In [1]:
import pandas as pd
import numpy as np
from sklearn.model_selection import train_test_split
from sklearn.preprocessing import StandardScaler
from sklearn.linear_model import LinearRegression
from sklearn.metrics import mean_squared_error, r2_score
from sklearn.compose import ColumnTransformer
from sklearn.preprocessing import OneHotEncoder

In [3]:
from google.colab import files
# Upload the CSV file
uploaded = files.upload()

Saving House_Price_Prediction.csv to House_Price_Prediction.csv


In [4]:
# Load the uploaded CSV file into a DataFrame
df = pd.read_csv(list(uploaded.keys())[0])

# Show the first few rows of the dataset to verify
df.head()

Unnamed: 0,Bedroom,Hall,Kitchen,Bathrooms,Balcony,Size (sq ft),Location,Price
0,3,1,1,2,1,1292,Rural,350000
1,4,1,1,2,1,1614,Urban,500000
2,2,1,1,1,1,968,Suburban,220000
3,5,2,1,3,1,2152,Rural,650000
4,3,1,1,2,1,1184,Urban,380000


In [5]:
# Separate Features and Target
X = df.drop('Price', axis=1)  # Drop target column 'Price'
y = df['Price']  # Target column

In [6]:
# Preprocess Features: Apply One-Hot Encoding to 'Location' and Standard Scaling
preprocessor = ColumnTransformer(
    transformers=[
        ('num', StandardScaler(), ['Bedroom', 'Hall', 'Kitchen', 'Bathrooms', 'Balcony', 'Size (sq ft)']),
        ('cat', OneHotEncoder(), ['Location'])
    ])


In [7]:
# Apply transformations
X_processed = preprocessor.fit_transform(X)

In [8]:
# Step 3: Split the data into training and testing sets (80% train, 20% test)
X_train, X_test, y_train, y_test = train_test_split(X_processed, y, test_size=0.2, random_state=42)

In [9]:
# Step 4: Initialize and train the model
model = LinearRegression()
model.fit(X_train, y_train)

In [10]:
# Step 5: Make predictions on the test set
y_pred = model.predict(X_test)

In [11]:
# Step 6: Evaluate the model
mse = mean_squared_error(y_test, y_pred)
r2 = r2_score(y_test, y_pred)

In [12]:
# Print results
print(f"Mean Squared Error: {mse}")
print(f"R-squared: {r2}")

Mean Squared Error: 1371457635.3090575
R-squared: 0.9080220029014285


In [16]:
# Step 7: User Input for New House
print("Please enter the details of the new house:")

# User input for house features
bedroom = int(input("Enter number of bedrooms: "))
hall = int(input("Enter number of halls: "))
kitchen = int(input("Enter number of kitchens: "))
bathrooms = int(input("Enter number of bathrooms: "))
balcony = int(input("Enter number of balconies: "))
size_sqft = int(input("Enter size of the house in square feet: "))
location = input("Enter location (Rural, Urban, Suburban): ")
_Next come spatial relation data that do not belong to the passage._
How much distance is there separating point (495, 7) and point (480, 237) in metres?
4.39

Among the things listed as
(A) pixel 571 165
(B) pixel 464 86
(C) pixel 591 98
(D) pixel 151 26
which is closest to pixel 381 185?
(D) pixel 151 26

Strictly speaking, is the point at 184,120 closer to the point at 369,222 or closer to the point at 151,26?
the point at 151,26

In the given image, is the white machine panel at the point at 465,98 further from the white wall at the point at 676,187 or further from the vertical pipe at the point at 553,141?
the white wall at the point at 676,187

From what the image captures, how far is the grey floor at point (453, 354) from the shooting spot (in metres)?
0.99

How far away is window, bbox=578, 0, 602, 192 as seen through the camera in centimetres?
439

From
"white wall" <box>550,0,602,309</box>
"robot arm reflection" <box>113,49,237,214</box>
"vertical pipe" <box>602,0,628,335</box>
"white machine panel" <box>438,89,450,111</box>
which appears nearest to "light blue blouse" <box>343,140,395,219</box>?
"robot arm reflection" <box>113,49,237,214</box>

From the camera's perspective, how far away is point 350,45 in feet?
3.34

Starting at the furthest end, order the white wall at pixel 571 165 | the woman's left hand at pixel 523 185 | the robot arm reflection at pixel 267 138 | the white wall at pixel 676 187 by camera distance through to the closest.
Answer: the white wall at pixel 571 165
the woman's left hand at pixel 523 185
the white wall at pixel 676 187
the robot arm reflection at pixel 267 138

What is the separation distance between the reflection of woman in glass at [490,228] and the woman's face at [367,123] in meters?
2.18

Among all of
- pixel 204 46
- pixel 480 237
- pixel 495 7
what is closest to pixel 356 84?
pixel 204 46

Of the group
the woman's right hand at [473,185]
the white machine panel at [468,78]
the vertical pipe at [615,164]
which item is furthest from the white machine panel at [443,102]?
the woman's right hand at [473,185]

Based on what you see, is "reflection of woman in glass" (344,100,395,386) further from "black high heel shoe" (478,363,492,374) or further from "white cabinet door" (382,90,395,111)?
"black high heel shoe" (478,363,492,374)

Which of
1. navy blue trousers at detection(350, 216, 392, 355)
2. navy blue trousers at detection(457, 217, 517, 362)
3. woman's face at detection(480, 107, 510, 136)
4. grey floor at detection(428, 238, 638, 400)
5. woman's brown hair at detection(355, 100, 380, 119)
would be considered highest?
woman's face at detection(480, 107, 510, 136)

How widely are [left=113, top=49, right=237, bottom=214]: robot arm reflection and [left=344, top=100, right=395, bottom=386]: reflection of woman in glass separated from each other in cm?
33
# Create a DataFrame with the user input
new_house = pd.DataFrame([[bedroom, hall, kitchen, bathrooms, balcony, size_sqft, location]],
                         columns=['Bedroom', 'Hall', 'Kitchen', 'Bathrooms', 'Balcony', 'Size (sq ft)', 'Location'])

# Process the new house data
new_house_processed = preprocessor.transform(new_house)
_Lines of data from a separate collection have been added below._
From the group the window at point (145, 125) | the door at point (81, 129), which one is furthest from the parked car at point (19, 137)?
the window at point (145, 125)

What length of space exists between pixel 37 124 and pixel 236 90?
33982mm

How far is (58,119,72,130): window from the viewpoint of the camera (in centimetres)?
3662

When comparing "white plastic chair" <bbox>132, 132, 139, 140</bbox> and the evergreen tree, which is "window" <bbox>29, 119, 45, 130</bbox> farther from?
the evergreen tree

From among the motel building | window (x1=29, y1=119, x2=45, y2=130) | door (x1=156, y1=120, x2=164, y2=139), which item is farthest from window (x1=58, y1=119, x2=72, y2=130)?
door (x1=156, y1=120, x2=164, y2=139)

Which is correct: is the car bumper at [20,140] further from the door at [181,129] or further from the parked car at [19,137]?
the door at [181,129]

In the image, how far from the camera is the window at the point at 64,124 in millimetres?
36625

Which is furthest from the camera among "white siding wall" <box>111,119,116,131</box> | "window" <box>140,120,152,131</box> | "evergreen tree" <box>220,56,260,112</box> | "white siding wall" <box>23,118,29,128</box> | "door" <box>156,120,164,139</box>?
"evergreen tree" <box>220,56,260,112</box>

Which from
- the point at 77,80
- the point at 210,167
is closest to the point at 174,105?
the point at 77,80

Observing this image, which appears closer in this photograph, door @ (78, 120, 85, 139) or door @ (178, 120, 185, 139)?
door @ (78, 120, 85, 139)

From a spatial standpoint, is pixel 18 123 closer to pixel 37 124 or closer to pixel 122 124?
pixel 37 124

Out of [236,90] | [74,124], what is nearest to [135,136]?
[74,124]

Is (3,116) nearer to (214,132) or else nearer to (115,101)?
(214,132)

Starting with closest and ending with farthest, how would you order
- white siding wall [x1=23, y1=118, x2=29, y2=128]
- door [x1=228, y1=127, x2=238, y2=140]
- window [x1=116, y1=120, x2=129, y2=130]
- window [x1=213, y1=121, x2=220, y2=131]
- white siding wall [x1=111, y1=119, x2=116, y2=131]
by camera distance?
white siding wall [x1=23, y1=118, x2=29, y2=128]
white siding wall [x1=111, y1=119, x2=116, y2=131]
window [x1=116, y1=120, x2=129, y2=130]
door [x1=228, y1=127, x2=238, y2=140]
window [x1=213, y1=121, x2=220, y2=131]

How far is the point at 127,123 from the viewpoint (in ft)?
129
# Predict the price for the new house
predicted_price = model.predict(new_house_processed)

# Display the predicted price
print(f"Predicted Price for the new house: ${predicted_price[0]:,.2f}")
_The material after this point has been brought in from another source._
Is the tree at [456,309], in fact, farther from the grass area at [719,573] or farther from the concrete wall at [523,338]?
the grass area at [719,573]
Please enter the details of the new house:
Enter number of bedrooms: 2
Enter number of halls: 1
Enter number of kitchens: 1
Enter number of bathrooms: 2
Enter number of balconies: 2
Enter size of the house in square feet: 1200
Enter location (Rural, Urban, Suburban): Rural
Predicted Price for the new house: $345,539.10


In [18]:
import pickle

# Save the model to a file
with open('house_price_model.pkl', 'wb') as model_file:
    pickle.dump(model, model_file)

# Save the preprocessor (scaler and encoder)
with open('preprocessor.pkl', 'wb') as vectorizer_file:
    pickle.dump(preprocessor, vectorizer_file)

print("\nModel and preprocessor saved successfully!")



Model and preprocessor saved successfully!